Задание A:
Переведите на английский язык предложение из текста об Олеге Кулике: «В ту пору акционизм для России был еще совсем внове, а потому по-настоящему шокировал публику».

Текст:
Бог в стиральной машине

В начале 1990-х художник Олег Кулик сделал стремительную, абсолютно провокационную мировую карьеру в роли «человека-собаки». В ту пору акционизм для России был еще совсем внове, а потому по-настоящему шокировал публику. На Западе его агрессивный «собачий» имидж естественно обрел иное звучание –  голого, голодного, озверевшего homo soveticus, оказавшегося в ситуации безвременья, лишенного ценностей, социальных и моральных рамок. В таком качестве он попал в культурную историю; многие музеи мира хранят в своих собраниях документальные свидетельства тех отчаянных акций. Для многих он так и остался»человеком-собакой». Однако, в реальности путь его куда более извилист и сложен – от мучительных попыток постижения себя и Бога в Монголии, Индии и Тибете, грандиозных постановок в знаменитом парижском театре Шатле и усилий по разделению сакрального содержимого Мавзолея на всех россиян поровну.

Несколько записей:
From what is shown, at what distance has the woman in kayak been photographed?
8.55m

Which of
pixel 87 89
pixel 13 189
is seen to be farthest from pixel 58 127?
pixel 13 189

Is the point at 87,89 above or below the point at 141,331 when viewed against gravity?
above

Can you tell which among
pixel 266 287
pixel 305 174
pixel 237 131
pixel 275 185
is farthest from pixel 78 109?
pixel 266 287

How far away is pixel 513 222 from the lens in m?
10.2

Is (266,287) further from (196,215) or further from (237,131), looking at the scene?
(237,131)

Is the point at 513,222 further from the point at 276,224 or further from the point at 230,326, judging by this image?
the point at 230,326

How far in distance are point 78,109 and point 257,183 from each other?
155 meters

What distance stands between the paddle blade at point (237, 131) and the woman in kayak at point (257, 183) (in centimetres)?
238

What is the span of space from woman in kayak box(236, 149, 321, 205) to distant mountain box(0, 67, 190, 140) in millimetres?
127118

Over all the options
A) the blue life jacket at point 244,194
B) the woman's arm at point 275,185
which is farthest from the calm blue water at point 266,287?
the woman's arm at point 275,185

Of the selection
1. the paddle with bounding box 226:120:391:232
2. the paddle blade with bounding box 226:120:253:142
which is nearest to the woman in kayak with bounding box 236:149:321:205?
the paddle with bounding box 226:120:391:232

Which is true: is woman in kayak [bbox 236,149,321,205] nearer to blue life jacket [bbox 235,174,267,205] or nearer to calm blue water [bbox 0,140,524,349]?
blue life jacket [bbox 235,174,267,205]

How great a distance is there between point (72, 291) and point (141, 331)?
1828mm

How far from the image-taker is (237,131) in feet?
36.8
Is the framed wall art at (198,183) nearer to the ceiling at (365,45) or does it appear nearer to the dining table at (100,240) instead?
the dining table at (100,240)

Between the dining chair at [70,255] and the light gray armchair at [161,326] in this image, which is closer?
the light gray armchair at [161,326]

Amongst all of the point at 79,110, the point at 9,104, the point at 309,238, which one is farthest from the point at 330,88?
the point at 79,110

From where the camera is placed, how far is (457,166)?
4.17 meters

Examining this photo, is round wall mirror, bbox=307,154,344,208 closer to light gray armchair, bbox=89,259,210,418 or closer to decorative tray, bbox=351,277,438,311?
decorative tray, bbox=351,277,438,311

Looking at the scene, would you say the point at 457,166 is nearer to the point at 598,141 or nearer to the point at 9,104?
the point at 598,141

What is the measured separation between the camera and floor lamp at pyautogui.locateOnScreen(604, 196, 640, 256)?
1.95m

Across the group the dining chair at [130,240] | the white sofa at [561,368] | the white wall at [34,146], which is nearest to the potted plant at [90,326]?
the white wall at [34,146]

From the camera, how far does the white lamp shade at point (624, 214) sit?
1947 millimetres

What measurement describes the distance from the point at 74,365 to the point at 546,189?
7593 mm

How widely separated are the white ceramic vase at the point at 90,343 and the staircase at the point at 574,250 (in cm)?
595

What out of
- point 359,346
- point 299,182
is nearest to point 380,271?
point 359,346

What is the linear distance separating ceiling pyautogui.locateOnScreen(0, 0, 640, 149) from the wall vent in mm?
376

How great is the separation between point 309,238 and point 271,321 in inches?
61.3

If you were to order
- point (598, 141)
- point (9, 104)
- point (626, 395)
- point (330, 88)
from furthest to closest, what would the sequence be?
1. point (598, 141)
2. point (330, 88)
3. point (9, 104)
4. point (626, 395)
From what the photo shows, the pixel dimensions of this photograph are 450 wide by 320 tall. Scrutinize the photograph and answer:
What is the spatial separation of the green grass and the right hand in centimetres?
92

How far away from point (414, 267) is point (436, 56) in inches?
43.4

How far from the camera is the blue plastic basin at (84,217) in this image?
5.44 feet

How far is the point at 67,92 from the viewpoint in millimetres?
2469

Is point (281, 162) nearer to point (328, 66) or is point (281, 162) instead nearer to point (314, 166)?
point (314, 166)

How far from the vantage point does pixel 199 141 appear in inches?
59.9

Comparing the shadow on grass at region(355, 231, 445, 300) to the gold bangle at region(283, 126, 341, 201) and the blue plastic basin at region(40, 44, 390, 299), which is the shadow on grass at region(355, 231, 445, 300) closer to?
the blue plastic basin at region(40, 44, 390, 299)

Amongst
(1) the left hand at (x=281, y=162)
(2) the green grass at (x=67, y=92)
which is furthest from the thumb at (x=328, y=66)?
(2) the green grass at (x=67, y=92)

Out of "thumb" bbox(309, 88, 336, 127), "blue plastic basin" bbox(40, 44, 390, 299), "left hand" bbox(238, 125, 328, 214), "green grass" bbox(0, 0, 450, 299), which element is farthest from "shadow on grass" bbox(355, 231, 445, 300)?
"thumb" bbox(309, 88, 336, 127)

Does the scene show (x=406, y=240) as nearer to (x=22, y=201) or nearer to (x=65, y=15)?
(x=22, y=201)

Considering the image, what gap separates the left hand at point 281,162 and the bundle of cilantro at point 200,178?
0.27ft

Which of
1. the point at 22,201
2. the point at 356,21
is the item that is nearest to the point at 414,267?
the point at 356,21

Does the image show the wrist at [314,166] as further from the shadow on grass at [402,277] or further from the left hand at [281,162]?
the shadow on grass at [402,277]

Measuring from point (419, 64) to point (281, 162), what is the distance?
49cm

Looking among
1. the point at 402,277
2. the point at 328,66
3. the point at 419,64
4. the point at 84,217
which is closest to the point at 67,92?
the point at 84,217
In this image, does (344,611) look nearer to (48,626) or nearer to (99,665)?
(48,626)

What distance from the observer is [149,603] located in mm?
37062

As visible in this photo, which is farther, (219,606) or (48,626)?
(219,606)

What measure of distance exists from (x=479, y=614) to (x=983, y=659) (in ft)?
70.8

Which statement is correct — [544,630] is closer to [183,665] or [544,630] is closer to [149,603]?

Задание B:
Перепишите из записей все строки подряд, от строки с "In this image, does" до конца записей включительно, вместе с формулировками. В ответах умножьте каждое число (координаты точек и расстояния) на 1,45 и округлите до прежнего числа знаков после запятой, половины в большую сторону.

Решение A:
At that time, actionism was still quite new to Russia, and so it truly shocked the public.

Решение B:
In this image, does (344,611) look nearer to (48,626) or nearer to (99,665)?
(70,908)

What distance from the observer is [149,603] located in mm?
53740

As visible in this photo, which is farther, (219,606) or (48,626)?
(318,879)

What measure of distance exists from (x=479, y=614) to (x=983, y=659) (in ft)?
102.7

Which statement is correct — [544,630] is closer to [183,665] or [544,630] is closer to [149,603]?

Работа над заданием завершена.